Aber Ungarn ist gemeinsam mit der Slowakei und Tschechien ja eh ausgenommen vom Öl-Embargo der EU.
Russland kann die Pipeline für Öl und Gas trotzdem schließen. Und dann haben wir alle ein Problem.
Wie bereitet sich Ungarn auf dieses Szenario vor?
Die Regierung hat in den letzten zwölf Jahren alles versucht, um die Energieversorgung zu diversifizieren. Von einer kompletten Unabhängigkeit von russischem Gas sind wir weit entfernt, aber das sind andere Länder genauso sehr, sehen Sie sich Deutschland an. Wir arbeiten an unserer Beziehung zu Polen, der Slowakei, Kroatien und unterstützen vor allem Rumänien bei seinen Ausbauplänen des Gasfeldes im Schwarzen Meer.
Aber Orbán ist doch regelmäßig nach Moskau gefahren, um billigeres Öl und Gas auszuhandeln. Und auch beim Ausbau der Atomkraft ist Ungarn von russischen Unternehmen abhängig.
Diese enge politische Beziehung, die Sie dem Ministerpräsidenten und Putin unterstellen, die gibt es nicht. Die ist nicht enger als zwischen Deutschland und Russland. Die Abhängigkeit von russischem Öl und Gas und russischer Technologie in der Atomkraft ist eine historische Beziehung, keine politische. Russland war einfach die billigste und attraktivste Energiequelle am Markt.
Aber dann gibt es auch keine Energiediversifizierung, wie Sie es behaupten.
Rückblickend ist es immer einfacher, Entscheidungen zu kritisieren, aber sinnvoll ist es nicht. Wir wussten nicht, was mit der Ukraine oder der Krim passieren würde. Ungarn ging diesen Weg nicht alleine, Deutschland machte sich mit Nord Stream 1 und North Stream 2 genauso abhängig.
Unter uns: Der Krieg wird irgendwann enden, und Russland wird als potenzielle Energiequelle bestehen bleiben – ob mit oder ohne Putin, ganz gleich, wie viel ideologisches Wunschdenken Sie haben.
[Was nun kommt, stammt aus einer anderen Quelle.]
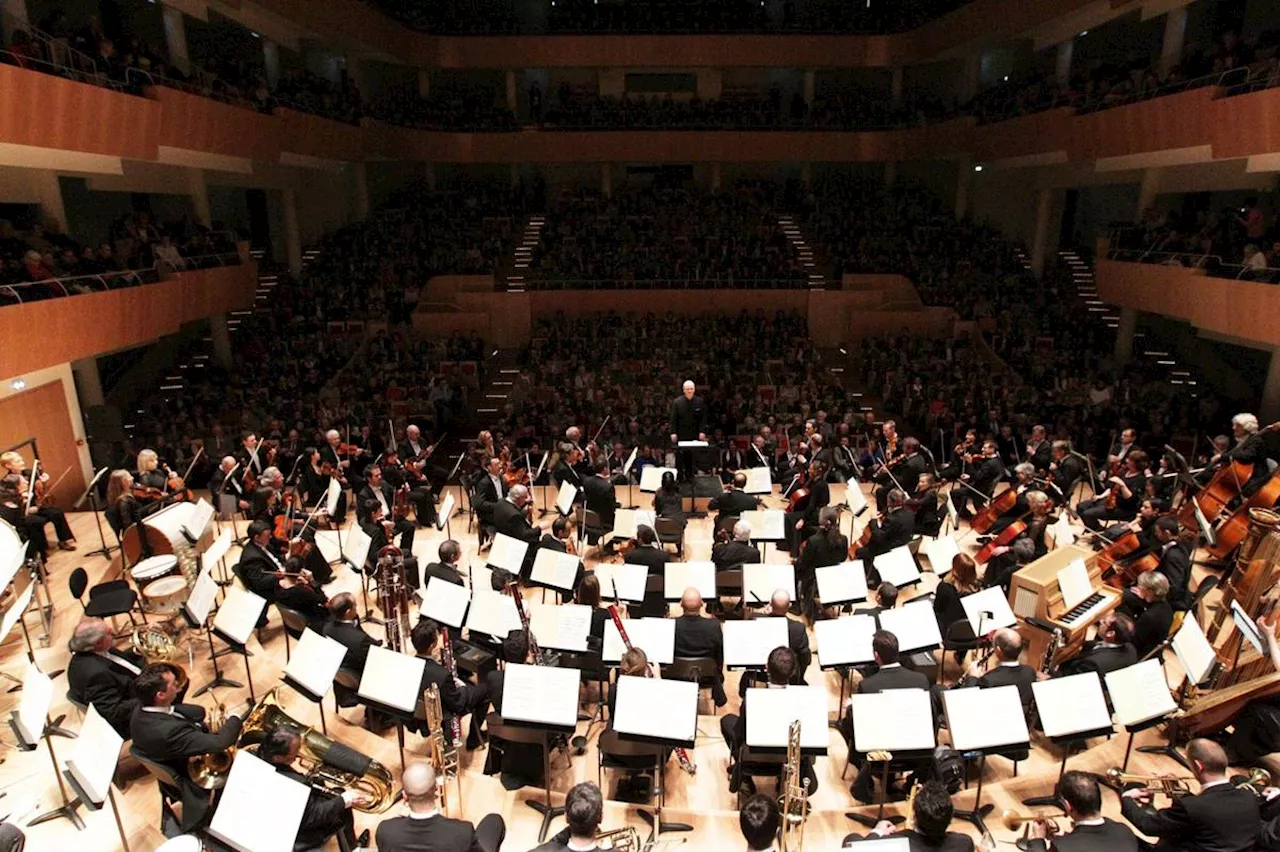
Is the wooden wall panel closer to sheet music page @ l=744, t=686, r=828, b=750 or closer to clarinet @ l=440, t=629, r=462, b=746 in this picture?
clarinet @ l=440, t=629, r=462, b=746

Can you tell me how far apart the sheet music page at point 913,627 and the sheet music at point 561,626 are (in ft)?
8.61

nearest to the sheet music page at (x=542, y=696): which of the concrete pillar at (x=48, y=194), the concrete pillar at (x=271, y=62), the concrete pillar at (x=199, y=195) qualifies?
the concrete pillar at (x=48, y=194)

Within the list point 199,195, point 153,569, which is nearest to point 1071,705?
point 153,569

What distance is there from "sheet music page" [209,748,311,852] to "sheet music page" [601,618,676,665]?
2.90m

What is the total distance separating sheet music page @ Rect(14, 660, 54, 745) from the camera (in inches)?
227

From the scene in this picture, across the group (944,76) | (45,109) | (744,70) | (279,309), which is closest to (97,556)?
(45,109)

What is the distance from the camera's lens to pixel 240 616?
23.7ft

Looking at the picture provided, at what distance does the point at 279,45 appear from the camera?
2339 cm

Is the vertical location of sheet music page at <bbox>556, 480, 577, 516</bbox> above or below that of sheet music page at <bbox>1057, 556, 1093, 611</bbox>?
below

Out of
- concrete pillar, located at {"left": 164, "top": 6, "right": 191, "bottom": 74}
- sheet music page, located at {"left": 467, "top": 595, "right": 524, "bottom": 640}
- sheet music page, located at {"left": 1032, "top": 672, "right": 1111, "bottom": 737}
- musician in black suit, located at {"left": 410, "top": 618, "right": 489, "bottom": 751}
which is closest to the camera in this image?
sheet music page, located at {"left": 1032, "top": 672, "right": 1111, "bottom": 737}

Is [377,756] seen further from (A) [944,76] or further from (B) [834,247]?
(A) [944,76]

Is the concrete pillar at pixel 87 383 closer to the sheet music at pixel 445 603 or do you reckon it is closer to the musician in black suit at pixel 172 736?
the sheet music at pixel 445 603

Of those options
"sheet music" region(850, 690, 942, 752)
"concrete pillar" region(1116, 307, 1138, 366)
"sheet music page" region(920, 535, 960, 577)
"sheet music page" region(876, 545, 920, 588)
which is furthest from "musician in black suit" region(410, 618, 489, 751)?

Jetzt die Entscheidung zu treffen, sich von Russland energiepolitisch komplett abzukoppeln, ist vielleicht keine gute Idee.
Wie steht Ungarn zur Ukraine als EU–Beitrittskandidat? In der Vergangenheit gab es aber immer wieder Konflikte zwischen Budapest und Kiew.
Wir waren unter den ersten Ländern, die den Beitrittskandidatenstatus forderten. Es liegt in unserem Interesse, dass es einen stabilen Puffer zwischen uns und Russland gibt.
Grund für den Konflikt ist die Beschränkung der Rechte der ungarischen Sprache und Minderheit. Für einen EU-Beitritt muss die Ukraine dieselbe Kriterien erfüllen wie andere Länder, dazu zählt auch der Schutz der Rechte ethnischer Minderheiten. Somit wird sich der Konflikt von selbst lösen.
Wenn nicht, droht Ungarn wieder mit einem Veto ein, so wie bei so vielen Entscheidungen?
Wir machen das nicht gerne. Überhaupt nutzt Ungarn sein Veto-Recht kaum, es ist nur der letzte Ausweg. Wir zeigen damit auf, wo die Kompetenzen der EU enden und die der Nationalstaaten beginnen. Und das soll auch so bleiben. Die Vereinigten Staaten von Europa sind eine Utopie.
Im Frühling hat Brüssel Ungarn wegen seiner Rechtsstaatlichkeit kritisiert. Hat Budapest darauf bereits reagiert?
Ungarns Position ist klar: Das ist eine politische Hexenjagd. Ungarn erfüllt jegliche Bedingungen der EU, aber sie tut es nicht. Dieses Geld gehört uns, das ist kein Geschenk, keine Subvention, es steht uns zu. Das Geld wird aus wirtschaftlichen Gründen verteilt. Dass es zurückgehalten wird, ist eine rein subjektive politische Entscheidung.
Ist Ungarn abhängig von dem Geld aus Brüssel?
Es hilft, die Frage richtig zu formulieren, wenn Sie eine Antwort darauf wollen: Wenn ich sagen würde, nein, Ungarn würde auch ohne funktionieren, wäre das eine falsche Antwort, denn dann würde es heißen, dass das Geld nicht Teil des ungarischen Budgets ist. Doch das ist es. Und es wird gerade ungerechtfertigter Weise zurückgehalten.